Abstract:
One of the most crucial stages in the software development life cycle is the implementation
stage. Source code is the most critical component in a software application.
Developers develop new source code from scratch or reuse old program code
functionalities according to project’s requirements. Instead of developing source code
functionalities, most programmers devote considerable time seeking and searching old
source files. Therefore, it is critical to have an effective and efficient way for searching
source code functions. Topic modeling is one way for extracting topics from source code.
Even though statistical modeling techniques have been used to implement several topic
modeling approaches, they possess several limitations. Non-formal code components
such as method names, identifiers, and comments are used in this regard. The syntax of
a language refers to the rules that define its structure. Without syntax, the semantics of
a language are nearly impossible to comprehend. Addressing these concerns, the author
used a machine-learning algorithm to predict the source code functionality names.

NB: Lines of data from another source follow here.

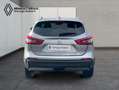 Nissan Qashqai 1.2 DIG-T 115 N-CONNECTA Gris - thumbnail 6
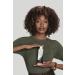 WELLA Colorcharm 10 Vol Cream Developer - 7.8oz for Gray Blending & Multi-Dimensional Results - Buy Online on SooperMarket.com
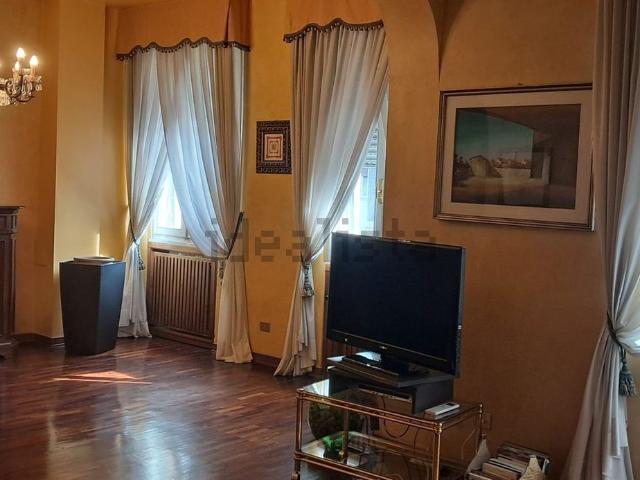 Appartamento in vendita di 130 m²
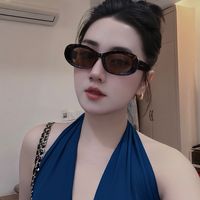 nhạc nền - Ly Ly💋
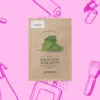 SKINFOOD - Sous Vide Mask Sheet- Kale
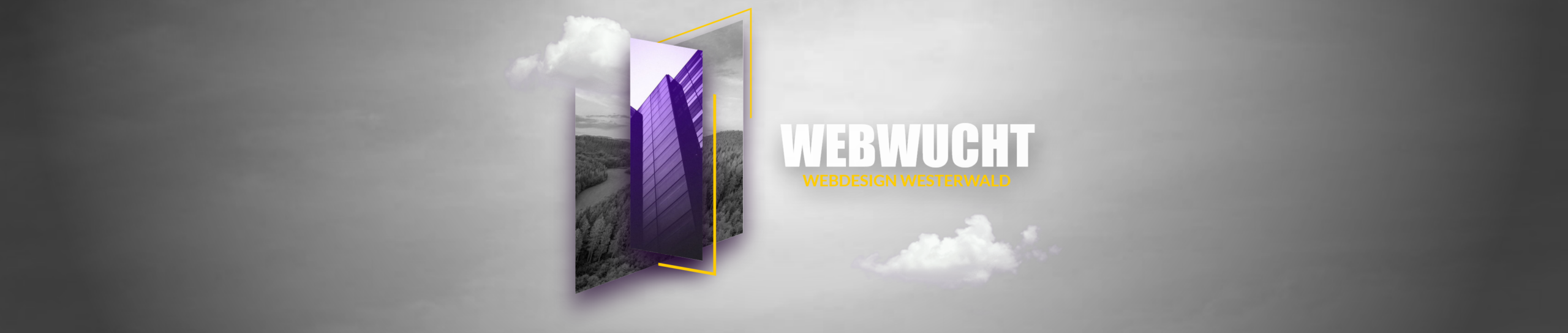 Our new site is coming soon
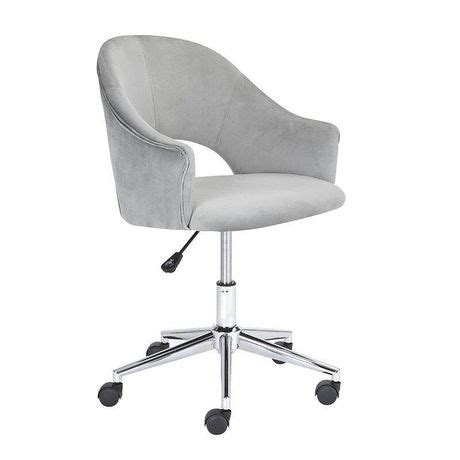 Bristol is a malaysia modern office system furniture manufacturer and office chairs manufacturer specializing in office chairs & office tables in kuala lumpur. Bristol Office Chair | Walmart Canada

The results are solely dependent on the syntax or algorithm of the source code. This
study focuses on three Java project functionalities: primary number, Selection sort,
and Fibonacci number. The data set was acquired from the Git open-source repository
which is an open-source platform supported by developers worldwide. Four hundred and
fifty software projects were analyzed, and 23 variables were considered. The source code
components are extracted using the Java parser library, creating an abstract syntax tree
to extract the source code features precisely. Then an algorithm is developed to get the
count matrices of source code features. The data set was then fed into an Artificial Neural
Network machine learning model which yielded 95.4% accuracy rate, 95.5% precision,
95.4% recall, and 95.4% F1-score, with a low error rate of 0.033.